→ EXTRACT

-- begin --

Returning to the Development Areas, we realise that what we want are some clear, specific, perhaps not immediate, manpower targets, although, particularly regarding shipbuilding, a relatively immediate target. There is a special difficulty in regard to shipbuilding, because whatever we decide to be the suitable level of employment for that industry, it must be less than the capacity of the industry. We must retain additional industrial capacity. What are we going to do? I know it is an extraordinarily difficult problem. I cannot suggest what one can do in a shipyard except build ships, but there have been inquiries. I am told that it is not practicable to think of structural engineering in shipyards.

I should like to make a suggestion to the Government. We have an excellent modern shipyard, the "Corporation" yard at Southwick, which is empty at the moment. There is no prospect of it being used as a shipyard because of the National Shipbuilding Securities provisions. The Government have expended a good deal of capital on that yard, which has stood idle for several years now. I blame no one and I do not think that anyone is to blame for failing to attract alternative work to that yard; but I should like the Government to say, "We will take over the yard—after all we sunk a good deal of money in it—and we will see what can be done in the utilisation of a shipyard for other purposes." If a success were made of such an experiment, it would be of vital importance to the shipbuilding industry. One of the worries facing us is that no use has been found for shipyards except shipbuilding.

I have mentioned two basic industries which affect my own constituency particularly. In the same way I should like some examination and forward view to be directed to the basic industries, because that is the crux of the problem so far as the distressed areas are concerned. In what I have said I have been looking on the bright side, that is, that these basic industries are today providing far higher employment figures than before.

Let us look at the dark side. If we look at the other side of the picture, we come to the same conclusion—that more has to be done. We in the North-East —and I am referring to the North-East only as an example which is typical of all the Development Areas—have a hard core of 30,000 unemployed. That is a trifle compared with the position which we have unfortunately experienced at other times. It amounts to between three and four per cent., and we have experienced unemployment over the region as high as 38 per cent. But when our unemployment percentage has been 38 the national average unemployment rate has been 221 per cent. Today, when we are experiencing only about four per cent. unemployment, we remain, in relation to the country as a whole, in quite as disadvantageous a position as then. In fact, the ratio between our unemployment and the figure for national unemployment is higher today than it was sometimes during the inter-war years.

We enjoy national prosperity but—and this is an important and urgent question—when the Government are saying that we are exhausting the labour power available in the country and we have to depend more and more upon individual initiative and effort, it is time for us to take exceptional steps to utilise such labour as is available. We have labour available, and in the light of the manpower which is available, in the light of our present difficulties regarding capital investment, we should, if we possibly can, do more for the Development Areas.

Again taking the North-East as an example, we have had expended upon us since August, 1945, £6,750,000. Nevertheless, we have to compare that expenditure with previous expenditure. Before August, 1945, we had £2,500,000 spent upon new factories in our North-East Development Area. We have again to keep in mind the fact that, in spite of that expenditure, we have today 30,000 unemployed. We of the Trading Estate Company can say that we are proud of our achievement during 1948. We provided new employment, additional employment, for some 5,400 people, but we have to say that that rate of progress is too slow against the background of 30,000 unemployed and against the background of possible redundancy in heavy industry.

-- end --

→ BRIEF 1
Copy out the rows word for word, starting at their first line and ending at the line that contains "384H24L35 408H70V396H94L105 384V338L70".
The speech and the rows that follow it are separate material.

→ INPUT FOR THIS TASK
-- begin --

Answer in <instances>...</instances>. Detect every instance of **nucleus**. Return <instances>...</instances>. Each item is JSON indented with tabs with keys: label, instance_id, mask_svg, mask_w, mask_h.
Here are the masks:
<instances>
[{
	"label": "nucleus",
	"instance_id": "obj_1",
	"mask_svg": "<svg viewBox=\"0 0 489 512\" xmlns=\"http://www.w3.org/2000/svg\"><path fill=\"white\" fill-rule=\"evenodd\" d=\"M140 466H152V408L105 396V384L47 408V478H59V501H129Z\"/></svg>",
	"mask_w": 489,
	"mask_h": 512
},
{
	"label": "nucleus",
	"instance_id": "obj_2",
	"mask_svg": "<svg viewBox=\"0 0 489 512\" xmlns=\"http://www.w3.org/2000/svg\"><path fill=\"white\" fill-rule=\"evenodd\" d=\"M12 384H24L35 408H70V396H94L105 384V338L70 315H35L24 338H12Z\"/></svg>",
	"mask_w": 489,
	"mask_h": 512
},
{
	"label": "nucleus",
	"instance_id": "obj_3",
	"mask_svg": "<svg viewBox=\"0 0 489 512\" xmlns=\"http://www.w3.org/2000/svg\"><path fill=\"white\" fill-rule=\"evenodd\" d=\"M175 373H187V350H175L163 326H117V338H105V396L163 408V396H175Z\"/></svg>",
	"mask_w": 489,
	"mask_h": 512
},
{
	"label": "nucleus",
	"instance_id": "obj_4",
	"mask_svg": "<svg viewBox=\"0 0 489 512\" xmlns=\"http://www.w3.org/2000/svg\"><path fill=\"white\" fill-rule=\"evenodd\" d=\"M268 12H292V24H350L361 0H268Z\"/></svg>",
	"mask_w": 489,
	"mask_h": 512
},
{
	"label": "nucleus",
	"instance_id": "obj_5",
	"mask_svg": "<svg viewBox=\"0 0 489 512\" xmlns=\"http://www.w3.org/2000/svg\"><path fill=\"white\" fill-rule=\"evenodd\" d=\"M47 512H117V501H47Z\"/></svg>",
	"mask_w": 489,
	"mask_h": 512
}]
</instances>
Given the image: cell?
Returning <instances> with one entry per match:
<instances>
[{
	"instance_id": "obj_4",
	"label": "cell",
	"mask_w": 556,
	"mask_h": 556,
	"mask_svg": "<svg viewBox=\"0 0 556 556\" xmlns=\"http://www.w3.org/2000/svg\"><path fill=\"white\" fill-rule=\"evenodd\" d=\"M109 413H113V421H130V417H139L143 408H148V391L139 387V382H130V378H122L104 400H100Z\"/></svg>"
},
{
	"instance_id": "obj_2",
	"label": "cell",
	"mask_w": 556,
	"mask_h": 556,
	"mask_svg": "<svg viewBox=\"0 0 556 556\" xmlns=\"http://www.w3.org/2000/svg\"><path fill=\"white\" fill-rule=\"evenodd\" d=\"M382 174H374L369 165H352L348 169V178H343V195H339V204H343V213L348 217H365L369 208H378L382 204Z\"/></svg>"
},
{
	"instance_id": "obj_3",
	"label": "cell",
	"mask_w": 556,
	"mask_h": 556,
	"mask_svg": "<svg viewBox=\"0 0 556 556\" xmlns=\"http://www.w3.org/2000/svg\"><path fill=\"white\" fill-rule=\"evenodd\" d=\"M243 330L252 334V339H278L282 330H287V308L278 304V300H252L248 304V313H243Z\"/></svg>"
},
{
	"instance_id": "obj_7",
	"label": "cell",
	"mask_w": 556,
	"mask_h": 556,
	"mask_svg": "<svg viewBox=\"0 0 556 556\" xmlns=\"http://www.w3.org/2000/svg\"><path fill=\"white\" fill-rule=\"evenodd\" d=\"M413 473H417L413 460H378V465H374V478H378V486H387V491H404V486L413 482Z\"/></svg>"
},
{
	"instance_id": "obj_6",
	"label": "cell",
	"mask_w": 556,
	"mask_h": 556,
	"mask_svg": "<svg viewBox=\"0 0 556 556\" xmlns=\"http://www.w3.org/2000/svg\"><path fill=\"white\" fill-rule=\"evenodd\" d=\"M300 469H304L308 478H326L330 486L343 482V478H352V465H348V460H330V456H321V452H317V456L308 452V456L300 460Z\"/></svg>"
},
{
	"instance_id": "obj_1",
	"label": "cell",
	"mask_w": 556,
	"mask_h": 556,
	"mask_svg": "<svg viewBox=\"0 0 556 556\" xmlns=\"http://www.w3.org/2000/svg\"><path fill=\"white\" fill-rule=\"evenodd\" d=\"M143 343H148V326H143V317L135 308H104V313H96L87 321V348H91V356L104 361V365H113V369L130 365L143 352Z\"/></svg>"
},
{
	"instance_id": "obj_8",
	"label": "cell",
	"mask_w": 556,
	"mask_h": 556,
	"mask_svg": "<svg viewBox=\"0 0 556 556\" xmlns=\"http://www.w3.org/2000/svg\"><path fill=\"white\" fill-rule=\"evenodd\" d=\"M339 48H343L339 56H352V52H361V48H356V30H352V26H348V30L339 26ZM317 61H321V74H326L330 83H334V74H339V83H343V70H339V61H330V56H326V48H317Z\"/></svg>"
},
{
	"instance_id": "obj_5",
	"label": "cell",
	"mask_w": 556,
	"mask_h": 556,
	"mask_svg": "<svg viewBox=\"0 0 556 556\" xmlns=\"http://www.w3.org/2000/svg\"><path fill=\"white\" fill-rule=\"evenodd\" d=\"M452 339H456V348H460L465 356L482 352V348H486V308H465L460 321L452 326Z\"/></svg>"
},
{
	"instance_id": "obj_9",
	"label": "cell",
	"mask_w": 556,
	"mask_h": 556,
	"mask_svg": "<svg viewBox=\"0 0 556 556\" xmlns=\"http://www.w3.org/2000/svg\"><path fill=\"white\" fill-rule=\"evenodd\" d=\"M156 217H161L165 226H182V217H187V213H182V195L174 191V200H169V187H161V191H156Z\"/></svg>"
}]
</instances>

-- end --

→ BRIEF 2
Turn the paragraph of the speech that opens with "Again taking the North-East as an example" into a short bulleted list that keeps its main facts.

→ RIGHT ANSWER 1
Answer in <instances>...</instances>. Detect every instance of **nucleus**. Return <instances>...</instances>. Each item is JSON indented with tabs with keys: label, instance_id, mask_svg, mask_w, mask_h.
Here are the masks:
<instances>
[{
	"label": "nucleus",
	"instance_id": "obj_1",
	"mask_svg": "<svg viewBox=\"0 0 489 512\" xmlns=\"http://www.w3.org/2000/svg\"><path fill=\"white\" fill-rule=\"evenodd\" d=\"M140 466H152V408L105 396V384L47 408V478H59V501H129Z\"/></svg>",
	"mask_w": 489,
	"mask_h": 512
},
{
	"label": "nucleus",
	"instance_id": "obj_2",
	"mask_svg": "<svg viewBox=\"0 0 489 512\" xmlns=\"http://www.w3.org/2000/svg\"><path fill=\"white\" fill-rule=\"evenodd\" d=\"M12 384H24L35 408H70V396H94L105 384V338L70 315H35L24 338H12Z\"/></svg>",

→ RIGHT ANSWER 2
- Since August 1945, £6,750,000 has been spent on the North-East.
- Before August 1945, £2,500,000 was spent on new factories in the North-East Development Area.
- Despite that spending, the region still has 30,000 unemployed.
- In 1948 the Trading Estate Company provided new employment for some 5,400 people.
- That pace is too slow, given the 30,000 unemployed and possible redundancy in heavy industry.